Marcelo Castro: O controle social é um dos princípios do SUS e a democracia participativa é um grande ganho para a saúde pública brasileira. Temos de aproveitar o momento em que todos os gestores, trabalhadores de saúde, profissionais, parlamentares, população estarão reunidos na 15ª Conferência Nacional de Saúde para debater assuntos estratégicos para a saúde brasileira. Esse será o momento em que poderemos debater como superar dificuldades e como aprimorar o SUS. Não podemos perder os avanços já conquistados, mas também não podemos ignorar os problemas existentes. É necessário fazer um diagnóstico sobre a saúde brasileira e apontar suas diretrizes para os quatro anos futuros. A saúde há 27 anos vem avançando e talvez hoje esteja enfrentando o seu maior desafio. Sem que todos se somem nessa luta pelos direitos sociais, e aí surge a questão do sentimento de pertencimento a determinados valores sociais que precisam ser constantemente despertados, firmados, encorpados na população, porque sem ela, sem a sua reivindicação, sem a sua participação, enfrentar desafios e superá-los será mais difícil. Nesse sentido, o Ministério da Saúde e todos os demais entes e gestores públicos precisam se unir à população na discussão de suas políticas e isso tem sido feito nos conselhos, nas conferências e precisa ser sempre reforçado.

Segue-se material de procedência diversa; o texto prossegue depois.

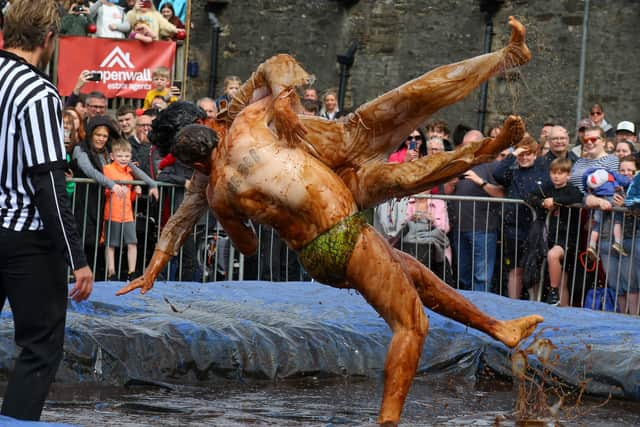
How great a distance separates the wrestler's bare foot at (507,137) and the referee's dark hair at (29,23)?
7.29 ft

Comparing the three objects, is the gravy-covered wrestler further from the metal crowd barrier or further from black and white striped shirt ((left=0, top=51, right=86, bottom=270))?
the metal crowd barrier

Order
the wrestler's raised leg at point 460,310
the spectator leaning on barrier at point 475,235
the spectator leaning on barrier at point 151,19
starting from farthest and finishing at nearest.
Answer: the spectator leaning on barrier at point 151,19
the spectator leaning on barrier at point 475,235
the wrestler's raised leg at point 460,310

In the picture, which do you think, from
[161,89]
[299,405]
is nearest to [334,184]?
[299,405]

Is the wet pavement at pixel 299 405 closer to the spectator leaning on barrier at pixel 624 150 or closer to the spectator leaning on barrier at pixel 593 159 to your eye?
the spectator leaning on barrier at pixel 593 159

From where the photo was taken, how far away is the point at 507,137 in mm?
6195

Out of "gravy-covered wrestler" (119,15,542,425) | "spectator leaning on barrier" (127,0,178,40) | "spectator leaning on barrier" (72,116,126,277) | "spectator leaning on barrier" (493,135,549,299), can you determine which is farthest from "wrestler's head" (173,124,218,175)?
"spectator leaning on barrier" (127,0,178,40)

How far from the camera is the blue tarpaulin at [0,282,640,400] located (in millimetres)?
7484

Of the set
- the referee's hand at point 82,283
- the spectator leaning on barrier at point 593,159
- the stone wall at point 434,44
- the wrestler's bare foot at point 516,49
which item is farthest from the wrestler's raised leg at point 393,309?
the stone wall at point 434,44

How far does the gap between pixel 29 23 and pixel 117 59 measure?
8.93m

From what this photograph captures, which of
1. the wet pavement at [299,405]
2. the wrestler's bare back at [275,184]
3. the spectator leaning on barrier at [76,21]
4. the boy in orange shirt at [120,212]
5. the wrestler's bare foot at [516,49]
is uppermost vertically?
the spectator leaning on barrier at [76,21]

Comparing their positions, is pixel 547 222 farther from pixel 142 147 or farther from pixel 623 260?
pixel 142 147

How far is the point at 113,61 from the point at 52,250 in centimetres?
901

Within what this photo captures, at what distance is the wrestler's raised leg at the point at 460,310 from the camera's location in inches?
261

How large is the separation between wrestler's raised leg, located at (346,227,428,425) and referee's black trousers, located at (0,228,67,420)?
1586mm
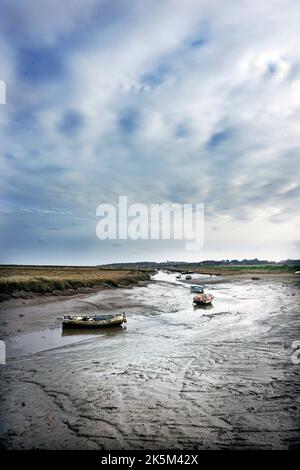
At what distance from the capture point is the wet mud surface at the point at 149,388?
898 cm

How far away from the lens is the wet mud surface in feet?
29.5

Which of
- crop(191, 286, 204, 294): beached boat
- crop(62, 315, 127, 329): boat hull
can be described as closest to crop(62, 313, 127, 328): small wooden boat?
crop(62, 315, 127, 329): boat hull

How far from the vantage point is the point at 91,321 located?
79.6ft

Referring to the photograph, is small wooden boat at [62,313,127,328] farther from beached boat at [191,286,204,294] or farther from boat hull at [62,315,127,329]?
beached boat at [191,286,204,294]

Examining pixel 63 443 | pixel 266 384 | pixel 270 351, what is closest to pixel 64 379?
pixel 63 443

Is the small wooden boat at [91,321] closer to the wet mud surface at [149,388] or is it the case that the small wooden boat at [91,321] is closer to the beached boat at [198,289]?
the wet mud surface at [149,388]

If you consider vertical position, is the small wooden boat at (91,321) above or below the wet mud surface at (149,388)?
above

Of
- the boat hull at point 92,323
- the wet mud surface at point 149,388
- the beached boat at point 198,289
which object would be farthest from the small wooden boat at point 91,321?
the beached boat at point 198,289

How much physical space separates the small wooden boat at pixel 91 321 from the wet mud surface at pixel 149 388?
0.77 metres

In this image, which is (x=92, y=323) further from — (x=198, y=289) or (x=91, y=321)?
(x=198, y=289)

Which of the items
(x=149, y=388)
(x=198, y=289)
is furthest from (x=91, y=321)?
(x=198, y=289)

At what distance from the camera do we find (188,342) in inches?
816
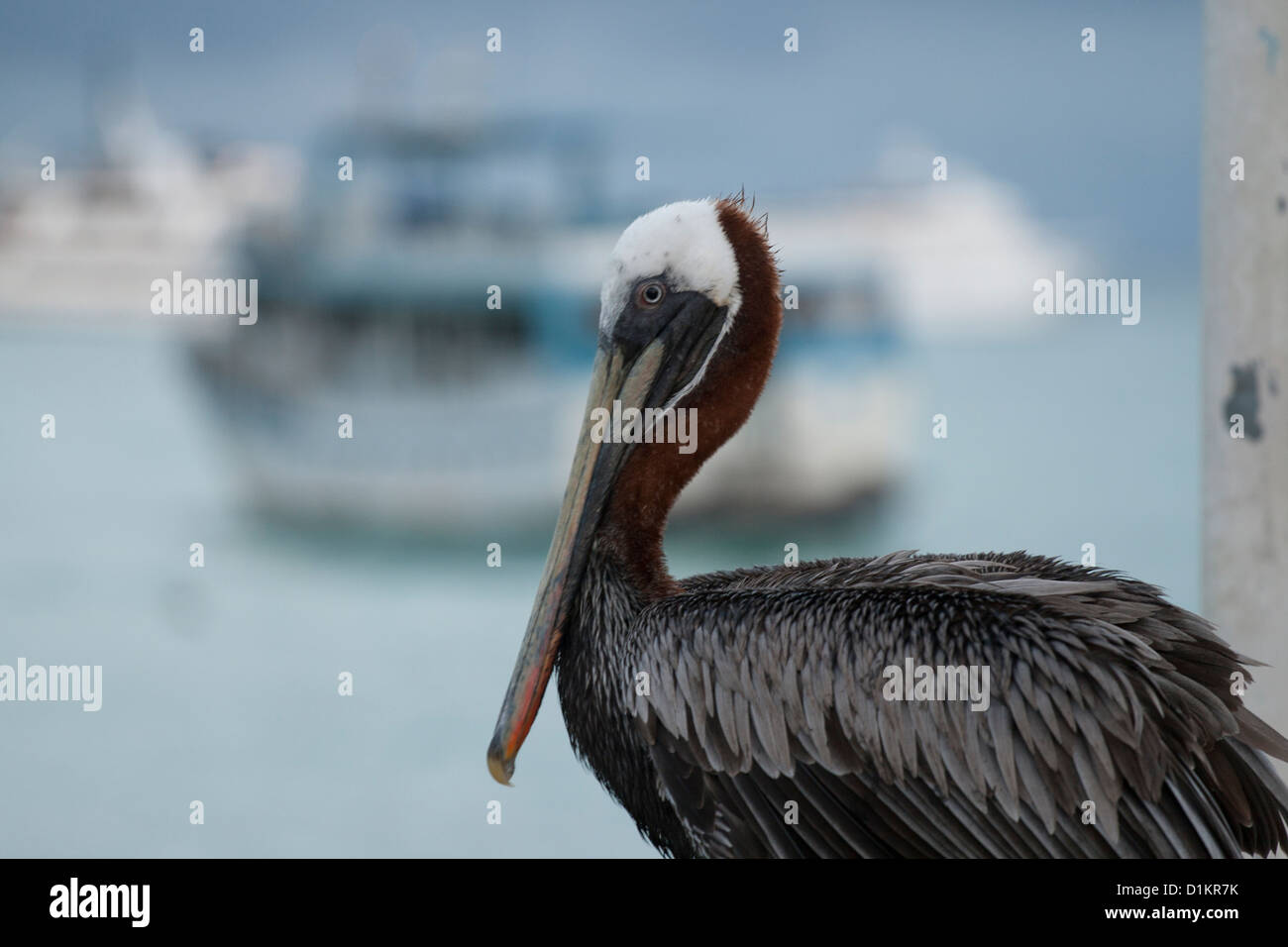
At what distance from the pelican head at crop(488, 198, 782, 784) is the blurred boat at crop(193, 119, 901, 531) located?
8027 mm

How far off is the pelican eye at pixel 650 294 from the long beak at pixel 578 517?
0.21 feet

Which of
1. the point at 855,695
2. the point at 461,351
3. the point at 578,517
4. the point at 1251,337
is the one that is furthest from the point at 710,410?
the point at 461,351

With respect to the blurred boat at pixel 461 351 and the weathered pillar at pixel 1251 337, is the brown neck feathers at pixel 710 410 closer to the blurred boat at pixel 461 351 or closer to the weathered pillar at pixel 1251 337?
the weathered pillar at pixel 1251 337

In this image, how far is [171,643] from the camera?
1533 centimetres

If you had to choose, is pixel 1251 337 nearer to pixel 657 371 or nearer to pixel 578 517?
pixel 657 371

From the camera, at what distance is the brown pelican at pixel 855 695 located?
1.81m

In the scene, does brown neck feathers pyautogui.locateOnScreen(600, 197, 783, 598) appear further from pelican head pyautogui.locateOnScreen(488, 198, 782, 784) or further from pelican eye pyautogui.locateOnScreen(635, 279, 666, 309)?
pelican eye pyautogui.locateOnScreen(635, 279, 666, 309)

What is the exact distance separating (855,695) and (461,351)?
29.6 feet

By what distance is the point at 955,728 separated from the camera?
183cm

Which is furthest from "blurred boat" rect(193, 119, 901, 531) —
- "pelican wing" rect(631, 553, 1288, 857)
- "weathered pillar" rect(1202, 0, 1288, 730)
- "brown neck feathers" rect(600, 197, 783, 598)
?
"pelican wing" rect(631, 553, 1288, 857)

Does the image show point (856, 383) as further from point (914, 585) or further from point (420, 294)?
point (914, 585)

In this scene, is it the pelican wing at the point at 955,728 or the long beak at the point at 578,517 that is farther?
the long beak at the point at 578,517

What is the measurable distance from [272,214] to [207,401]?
207 cm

Lembro que o SUS foi criado a partir da participação social, em especial na 8º Conferência Nacional de Saúde de 1986, cujo relatório balizou a construção do texto do artigo 196 da Constituição Federal. Essa é comprovação cabal de que a participação social é imprescindível para que haja mais avanços na saúde pública. E considerando o tamanho do Brasil, a participação social deve ser cada vez mais efetiva e intensiva para que alcancemos a universalidade, a integralidade e a equidade no nosso sistema público de saúde.

 

Consensus – Como resgatar na sociedade brasileira o sentimento de que o SUS um direito que precisa ser defendido?

Marcelo Castro: O SUS é um direito de todos e o nosso dever é garantir atendimento de qualidade e humanizado para a população. O aprimoramento e a defesa do SUS são prioridades para o governo federal. O brasileiro precisa ter renovado o sentimento de pertencimento, a sensação de que o SUS é de cada um e de todos. Manter a saúde pública de portas abertas, gratuita, integral e disponível a todos é o melhor modo de mostrarmos aos brasileiros que o SUS é uma conquista de direito que deve ser abraçada e defendida. Levar cada vez mais ao conhecimento público todos os serviços realizados pelo SUS em prol dos brasileiros, desde a vacina até o transplante, é uma forma de mostrar que o SUS está presente na vida de todos. Promover a aproximação dos cidadãos e dos servidores públicos da saúde por meio da humanização do atendimento também contribui para que os brasileiros sintam-se plenamente contemplados pelo SUS.

Como Ministro da Saúde assumo o desafio de, junto com todos, melhorar o nível de saúde da população brasileira, com isso conto com a participação dos gestores, parlamentares e da sociedade civil. A 15ª Conferência Nacional de Saúde é um meio para instigarmos as pessoas a lutarem por um SUS melhor, equânime.